Decouple logging, metrics, progress tracking
Easy to add new observers
Monitor pipeline execution
Collect performance data

Pattern 7: Factory Pattern

Intent: Create objects without specifying exact class

Structure:

class ExporterFactory:
    """Factory for creating exporters"""
    
    _exporters = {}
    
    @classmethod
    def register(cls, format_name: str, exporter_class: Type[Exporter]):
        """Register an exporter for a format"""
        cls._exporters[format_name] = exporter_class
    
    @classmethod
    def create(cls, format_name: str, **kwargs) -> Exporter:
        """Create exporter instance"""
        if format_name not in cls._exporters:
            raise ValueError(f"Unknown format: {format_name}")
        
        exporter_class = cls._exporters[format_name]
        return exporter_class(**kwargs)
    
    @classmethod
    def available_formats(cls) -> List[str]:
        """List available export formats"""
        return list(cls._exporters.keys())

# Register exporters
ExporterFactory.register('rdf', RDFExporter)
ExporterFactory.register('csv', CSVExporter)
ExporterFactory.register('jsonld', JSONLDExporter)
ExporterFactory.register('parquet', ParquetExporter)

# Usage
exporter = ExporterFactory.create('rdf', format='turtle')
exporter.export(institutions, output_path)

# Or export to multiple formats
for format_name in ['rdf', 'csv', 'jsonld']:
    exporter = ExporterFactory.create(format_name)
    exporter.export(institutions, output_dir / f"output.{format_name}")

Benefits:

Extensible (register new formats)
Centralized creation logic
Easy to discover available formats

Pattern 8: Command Pattern

Intent: Encapsulate requests as objects

Structure:

class Command(ABC):
    """Base command interface"""
    
    @abstractmethod
    def execute(self) -> Any:
        pass
    
    @abstractmethod
    def undo(self) -> None:
        pass

class ExtractConversationCommand(Command):
    """Extract institutions from a conversation"""
    
    def __init__(self, conversation_id: str, 
                 conversation_repo: ConversationRepository,
                 institution_repo: InstitutionRepository,
                 extractor: EntityExtractor):
        self.conversation_id = conversation_id
        self.conversation_repo = conversation_repo
        self.institution_repo = institution_repo
        self.extractor = extractor
        self.extracted_institutions = []
    
    def execute(self) -> List[HeritageCustodian]:
        # Load conversation
        conversation = self.conversation_repo.get_by_id(self.conversation_id)
        
        # Extract institutions
        self.extracted_institutions = self.extractor.extract(conversation.content)
        
        # Save to repository
        for inst in self.extracted_institutions:
            self.institution_repo.save(inst)
        
        return self.extracted_institutions
    
    def undo(self) -> None:
        # Remove extracted institutions
        for inst in self.extracted_institutions:
            self.institution_repo.delete(inst.id)

■ Given information:
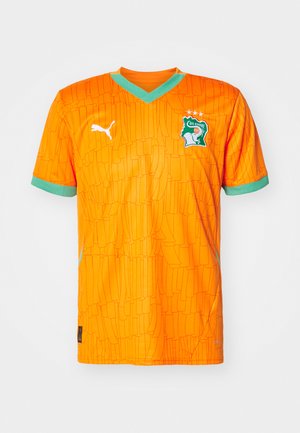 Oranž värvi jalgpallijersey tekstuurse mustriga, rohelised aktsendid krael ja varrukatel ning logo, mis sisaldab elevanti ja tähti.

■ Tasks and exercises:
[1] In the design-pattern notes, what intent is given for the Command Pattern?
[2] Pick up the design-pattern notes after their last line and continue them.

■ Exercise responses:
[1] Encapsulate requests as objects.

[2]
class CommandQueue:
    """Queue and execute commands"""
    
    def __init__(self):
        self.commands = []
        self.executed = []
    
    def add_command(self, command: Command) -> None:
        self.commands.append(command)
    
    def execute_all(self) -> List[Any]:
        results = []
        for command in self.commands:
            result = command.execute()
            self.executed.append(command)
            results.append(result)
        return results
    
    def undo_last(self) -> None:
        if self.executed:
            command = self.executed.pop()
            command.undo()

# Usage - queue up work
queue = CommandQueue()

for conversation_id in conversation_ids:
    cmd = ExtractConversationCommand(
        conversation_id, 
        conversation_repo, 
        institution_repo,
        extractor
    )
    queue.add_command(cmd)

# Execute all
results = queue.execute_all()

# Undo if needed
if error_detected:
    queue.undo_last()

Benefits:

Queue operations
Undo/redo support
Batch processing
Deferred execution

Data Patterns

Pattern 9: Value Object Pattern

Intent: Objects that represent values (immutable, equality by value)

Structure:

from dataclasses import dataclass, field
from typing import Tuple, Optional

@dataclass(frozen=True)  # Immutable
class GeographicCoverage:
    """Value object for geographic location"""
    
    country: str
    municipality: Optional[str] = None
    province: Optional[str] = None
    coordinates: Optional[Tuple[float, float]] = None
    
    def __post_init__(self):
        # Validation
        if self.coordinates:
            lat, lon = self.coordinates
            if not (-90 <= lat <= 90 and -180 <= lon <= 180):
                raise ValueError("Invalid coordinates")
    
    def distance_to(self, other: 'GeographicCoverage') -> Optional[float]:
        """Calculate distance to another location"""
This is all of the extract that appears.